(WORK ORDER):
Would you please copy out each entry exactly?

SUPPLIED RECORDS: Begin

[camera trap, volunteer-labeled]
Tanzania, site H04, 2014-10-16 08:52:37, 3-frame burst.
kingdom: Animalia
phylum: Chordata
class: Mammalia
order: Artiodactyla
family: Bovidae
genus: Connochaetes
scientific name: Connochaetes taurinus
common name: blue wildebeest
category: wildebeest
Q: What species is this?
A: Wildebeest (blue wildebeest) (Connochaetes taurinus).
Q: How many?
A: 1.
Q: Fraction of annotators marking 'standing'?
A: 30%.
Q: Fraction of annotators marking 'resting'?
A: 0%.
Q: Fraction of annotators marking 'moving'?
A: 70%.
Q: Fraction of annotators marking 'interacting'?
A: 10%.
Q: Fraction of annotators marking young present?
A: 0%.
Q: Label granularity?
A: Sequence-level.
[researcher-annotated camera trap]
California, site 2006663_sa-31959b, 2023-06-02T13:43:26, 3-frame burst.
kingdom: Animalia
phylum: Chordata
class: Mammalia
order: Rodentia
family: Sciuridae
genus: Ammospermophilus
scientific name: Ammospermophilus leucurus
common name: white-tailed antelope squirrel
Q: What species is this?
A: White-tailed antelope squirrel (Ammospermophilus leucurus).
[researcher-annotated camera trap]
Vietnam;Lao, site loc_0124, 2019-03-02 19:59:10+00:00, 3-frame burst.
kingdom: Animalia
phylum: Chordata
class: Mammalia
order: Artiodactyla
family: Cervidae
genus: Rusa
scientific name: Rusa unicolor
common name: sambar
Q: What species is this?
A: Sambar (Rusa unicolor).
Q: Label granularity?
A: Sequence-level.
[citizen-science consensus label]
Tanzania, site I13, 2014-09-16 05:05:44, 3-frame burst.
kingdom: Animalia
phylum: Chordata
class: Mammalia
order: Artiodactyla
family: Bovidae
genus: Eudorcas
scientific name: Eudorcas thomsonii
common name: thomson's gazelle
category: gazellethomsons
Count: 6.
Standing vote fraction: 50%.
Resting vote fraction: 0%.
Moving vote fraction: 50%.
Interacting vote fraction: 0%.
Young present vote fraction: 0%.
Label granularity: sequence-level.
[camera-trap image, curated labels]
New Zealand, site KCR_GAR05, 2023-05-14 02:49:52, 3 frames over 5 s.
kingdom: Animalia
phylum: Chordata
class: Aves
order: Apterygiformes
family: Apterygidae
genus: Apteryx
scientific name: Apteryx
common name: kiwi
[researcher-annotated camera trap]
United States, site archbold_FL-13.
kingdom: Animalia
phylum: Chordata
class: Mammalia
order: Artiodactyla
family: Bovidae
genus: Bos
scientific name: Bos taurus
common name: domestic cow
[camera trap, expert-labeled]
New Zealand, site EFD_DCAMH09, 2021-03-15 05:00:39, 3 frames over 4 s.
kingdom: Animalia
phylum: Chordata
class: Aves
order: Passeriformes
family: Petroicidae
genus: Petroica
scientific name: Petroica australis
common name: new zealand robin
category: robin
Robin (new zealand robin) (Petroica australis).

SUPPLIED RECORDS: End

(EXERCISE OUTPUT):
[camera trap, volunteer-labeled]
Tanzania, site H04, 2014-10-16 08:52:37, 3-frame burst.
kingdom: Animalia
phylum: Chordata
class: Mammalia
order: Artiodactyla
family: Bovidae
genus: Connochaetes
scientific name: Connochaetes taurinus
common name: blue wildebeest
category: wildebeest
Q: What species is this?
A: Wildebeest (blue wildebeest) (Connochaetes taurinus).
Q: How many?
A: 1.
Q: Fraction of annotators marking 'standing'?
A: 30%.
Q: Fraction of annotators marking 'resting'?
A: 0%.
Q: Fraction of annotators marking 'moving'?
A: 70%.
Q: Fraction of annotators marking 'interacting'?
A: 10%.
Q: Fraction of annotators marking young present?
A: 0%.
Q: Label granularity?
A: Sequence-level.
[researcher-annotated camera trap]
California, site 2006663_sa-31959b, 2023-06-02T13:43:26, 3-frame burst.
kingdom: Animalia
phylum: Chordata
class: Mammalia
order: Rodentia
family: Sciuridae
genus: Ammospermophilus
scientific name: Ammospermophilus leucurus
common name: white-tailed antelope squirrel
Q: What species is this?
A: White-tailed antelope squirrel (Ammospermophilus leucurus).
[researcher-annotated camera trap]
Vietnam;Lao, site loc_0124, 2019-03-02 19:59:10+00:00, 3-frame burst.
kingdom: Animalia
phylum: Chordata
class: Mammalia
order: Artiodactyla
family: Cervidae
genus: Rusa
scientific name: Rusa unicolor
common name: sambar
Q: What species is this?
A: Sambar (Rusa unicolor).
Q: Label granularity?
A: Sequence-level.
[citizen-science consensus label]
Tanzania, site I13, 2014-09-16 05:05:44, 3-frame burst.
kingdom: Animalia
phylum: Chordata
class: Mammalia
order: Artiodactyla
family: Bovidae
genus: Eudorcas
scientific name: Eudorcas thomsonii
common name: thomson's gazelle
category: gazellethomsons
Count: 6.
Standing vote fraction: 50%.
Resting vote fraction: 0%.
Moving vote fraction: 50%.
Interacting vote fraction: 0%.
Young present vote fraction: 0%.
Label granularity: sequence-level.
[camera-trap image, curated labels]
New Zealand, site KCR_GAR05, 2023-05-14 02:49:52, 3 frames over 5 s.
kingdom: Animalia
phylum: Chordata
class: Aves
order: Apterygiformes
family: Apterygidae
genus: Apteryx
scientific name: Apteryx
common name: kiwi
[researcher-annotated camera trap]
United States, site archbold_FL-13.
kingdom: Animalia
phylum: Chordata
class: Mammalia
order: Artiodactyla
family: Bovidae
genus: Bos
scientific name: Bos taurus
common name: domestic cow
[camera trap, expert-labeled]
New Zealand, site EFD_DCAMH09, 2021-03-15 05:00:39, 3 frames over 4 s.
kingdom: Animalia
phylum: Chordata
class: Aves
order: Passeriformes
family: Petroicidae
genus: Petroica
scientific name: Petroica australis
common name: new zealand robin
category: robin
Robin (new zealand robin) (Petroica australis).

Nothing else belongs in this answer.